Records to process
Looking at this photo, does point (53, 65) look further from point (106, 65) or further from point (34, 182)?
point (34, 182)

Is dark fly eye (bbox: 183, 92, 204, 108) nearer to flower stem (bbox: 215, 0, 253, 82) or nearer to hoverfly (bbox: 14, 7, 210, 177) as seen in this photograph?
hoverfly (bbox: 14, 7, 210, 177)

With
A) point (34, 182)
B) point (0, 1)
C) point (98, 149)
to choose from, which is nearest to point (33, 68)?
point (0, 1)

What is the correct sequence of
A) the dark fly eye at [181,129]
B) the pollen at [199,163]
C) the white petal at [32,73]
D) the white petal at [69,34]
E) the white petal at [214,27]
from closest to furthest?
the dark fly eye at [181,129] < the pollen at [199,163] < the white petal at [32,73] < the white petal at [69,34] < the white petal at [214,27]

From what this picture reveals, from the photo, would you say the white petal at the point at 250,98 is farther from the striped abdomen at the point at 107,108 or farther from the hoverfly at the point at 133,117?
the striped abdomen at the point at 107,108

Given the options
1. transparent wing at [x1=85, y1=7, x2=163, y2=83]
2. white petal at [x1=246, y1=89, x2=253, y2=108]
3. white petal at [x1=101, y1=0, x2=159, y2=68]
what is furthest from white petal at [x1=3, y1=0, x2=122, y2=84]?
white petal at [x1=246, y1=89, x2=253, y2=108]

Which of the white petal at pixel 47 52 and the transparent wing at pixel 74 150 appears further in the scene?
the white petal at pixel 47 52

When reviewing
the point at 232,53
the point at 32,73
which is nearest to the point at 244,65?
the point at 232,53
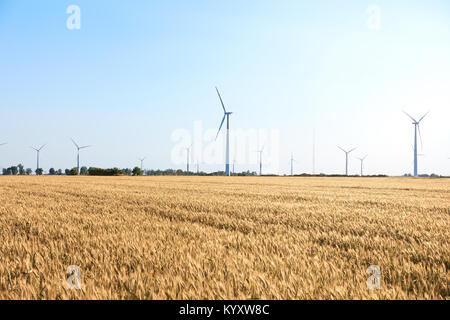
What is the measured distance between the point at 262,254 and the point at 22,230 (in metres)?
4.36

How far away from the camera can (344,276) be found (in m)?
2.75

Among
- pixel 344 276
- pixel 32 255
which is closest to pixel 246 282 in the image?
pixel 344 276
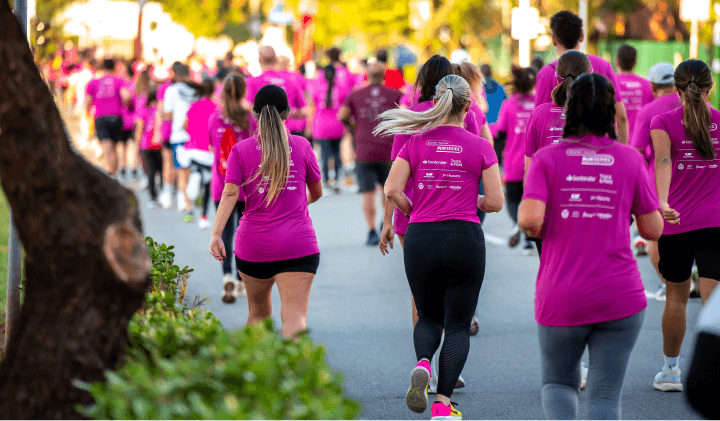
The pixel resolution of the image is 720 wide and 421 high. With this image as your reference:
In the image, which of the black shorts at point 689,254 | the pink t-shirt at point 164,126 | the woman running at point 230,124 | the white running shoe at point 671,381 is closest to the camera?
the black shorts at point 689,254

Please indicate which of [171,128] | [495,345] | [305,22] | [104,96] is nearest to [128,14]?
[305,22]

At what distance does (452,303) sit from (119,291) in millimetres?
2122

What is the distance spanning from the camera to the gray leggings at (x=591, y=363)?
150 inches

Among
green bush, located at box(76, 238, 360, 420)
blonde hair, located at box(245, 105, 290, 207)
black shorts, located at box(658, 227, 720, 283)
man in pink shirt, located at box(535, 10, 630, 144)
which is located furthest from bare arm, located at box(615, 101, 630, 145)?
green bush, located at box(76, 238, 360, 420)

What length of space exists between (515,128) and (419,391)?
574cm

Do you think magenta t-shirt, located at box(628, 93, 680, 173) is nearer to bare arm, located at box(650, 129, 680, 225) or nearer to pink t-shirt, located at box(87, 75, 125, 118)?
bare arm, located at box(650, 129, 680, 225)

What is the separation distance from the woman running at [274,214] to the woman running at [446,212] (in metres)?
0.62

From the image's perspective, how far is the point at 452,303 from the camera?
5.00m

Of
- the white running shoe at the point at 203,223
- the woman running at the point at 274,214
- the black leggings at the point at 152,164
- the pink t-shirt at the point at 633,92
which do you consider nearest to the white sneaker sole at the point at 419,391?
the woman running at the point at 274,214

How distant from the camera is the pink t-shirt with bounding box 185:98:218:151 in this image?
11430 millimetres

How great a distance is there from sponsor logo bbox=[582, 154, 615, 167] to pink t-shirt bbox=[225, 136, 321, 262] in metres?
2.01

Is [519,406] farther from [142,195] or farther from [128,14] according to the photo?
[128,14]

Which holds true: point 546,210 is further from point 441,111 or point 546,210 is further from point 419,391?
point 419,391

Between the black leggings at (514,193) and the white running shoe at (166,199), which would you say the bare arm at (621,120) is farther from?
the white running shoe at (166,199)
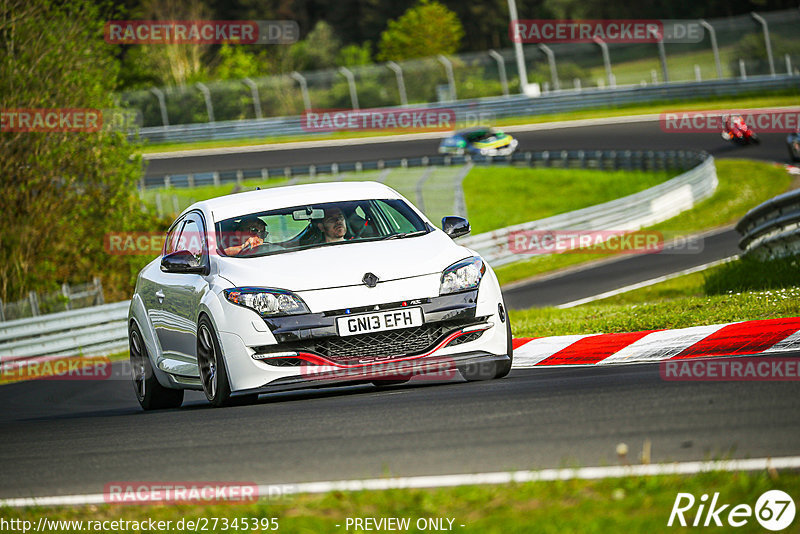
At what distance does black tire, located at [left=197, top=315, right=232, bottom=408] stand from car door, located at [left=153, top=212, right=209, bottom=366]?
17cm

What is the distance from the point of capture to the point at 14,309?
20016mm

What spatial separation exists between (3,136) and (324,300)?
62.4 ft

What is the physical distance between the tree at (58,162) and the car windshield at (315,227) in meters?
17.3

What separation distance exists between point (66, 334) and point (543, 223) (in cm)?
1170

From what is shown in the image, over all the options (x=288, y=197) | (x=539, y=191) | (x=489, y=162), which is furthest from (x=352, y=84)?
(x=288, y=197)

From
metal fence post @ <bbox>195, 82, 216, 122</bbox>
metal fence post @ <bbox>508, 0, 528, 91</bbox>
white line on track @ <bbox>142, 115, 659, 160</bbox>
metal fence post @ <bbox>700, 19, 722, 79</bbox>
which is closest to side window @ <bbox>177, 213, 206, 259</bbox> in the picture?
white line on track @ <bbox>142, 115, 659, 160</bbox>

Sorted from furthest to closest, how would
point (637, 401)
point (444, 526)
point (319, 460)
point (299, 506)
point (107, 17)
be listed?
point (107, 17), point (637, 401), point (319, 460), point (299, 506), point (444, 526)

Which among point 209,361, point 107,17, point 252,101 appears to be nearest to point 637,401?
point 209,361

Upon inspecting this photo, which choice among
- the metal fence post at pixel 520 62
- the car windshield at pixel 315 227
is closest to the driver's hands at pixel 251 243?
the car windshield at pixel 315 227

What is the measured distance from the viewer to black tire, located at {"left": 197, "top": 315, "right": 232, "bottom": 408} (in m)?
7.74

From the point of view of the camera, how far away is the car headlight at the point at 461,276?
7.80 m

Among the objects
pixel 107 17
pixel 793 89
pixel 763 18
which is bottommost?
pixel 793 89

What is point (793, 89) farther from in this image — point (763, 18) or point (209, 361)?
point (209, 361)

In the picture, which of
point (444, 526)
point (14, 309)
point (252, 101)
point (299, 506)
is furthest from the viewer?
point (252, 101)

Goal
Copy out the items exactly, starting at the line containing "What spatial separation" and ending at the last line of the items.

Answer in full
What spatial separation exists between (3,136) and (324,300)?
62.4 ft

What is the physical distance between the tree at (58,162) and the car windshield at (315,227) in meters?
17.3

What separation distance exists between point (66, 334) and point (543, 223) (in cm)?
1170

From what is shown in the image, over all the options (x=288, y=197) | (x=539, y=191) | (x=489, y=162), which is furthest from (x=352, y=84)?
(x=288, y=197)

From
metal fence post @ <bbox>195, 82, 216, 122</bbox>
metal fence post @ <bbox>508, 0, 528, 91</bbox>
white line on track @ <bbox>142, 115, 659, 160</bbox>
metal fence post @ <bbox>700, 19, 722, 79</bbox>
which is closest to side window @ <bbox>177, 213, 206, 259</bbox> in the picture?
white line on track @ <bbox>142, 115, 659, 160</bbox>

Sorted from furthest to closest, how would
point (637, 401)
point (444, 526)
point (319, 460)
point (299, 506)
point (107, 17)
be listed?
point (107, 17), point (637, 401), point (319, 460), point (299, 506), point (444, 526)

Which among point 209,361, point 107,17, point 252,101 appears to be nearest to point 637,401?
point 209,361

Upon inspecting this photo, which choice among
- the metal fence post at pixel 520 62
- the car windshield at pixel 315 227
is closest to the driver's hands at pixel 251 243?
the car windshield at pixel 315 227

What is the measured distance from the viewer to black tire, located at {"left": 197, "top": 315, "right": 232, "bottom": 408} (in m)?
7.74

From the point of view of the camera, how far away is the car headlight at the point at 461,276?
7.80 m

Among the objects
pixel 107 17
pixel 793 89
pixel 763 18
which is bottommost?
pixel 793 89

What is point (793, 89) farther from in this image — point (763, 18) or point (209, 361)?
point (209, 361)

In the picture, which of
point (444, 526)
point (14, 309)
point (252, 101)
point (299, 506)
is furthest from the viewer?
point (252, 101)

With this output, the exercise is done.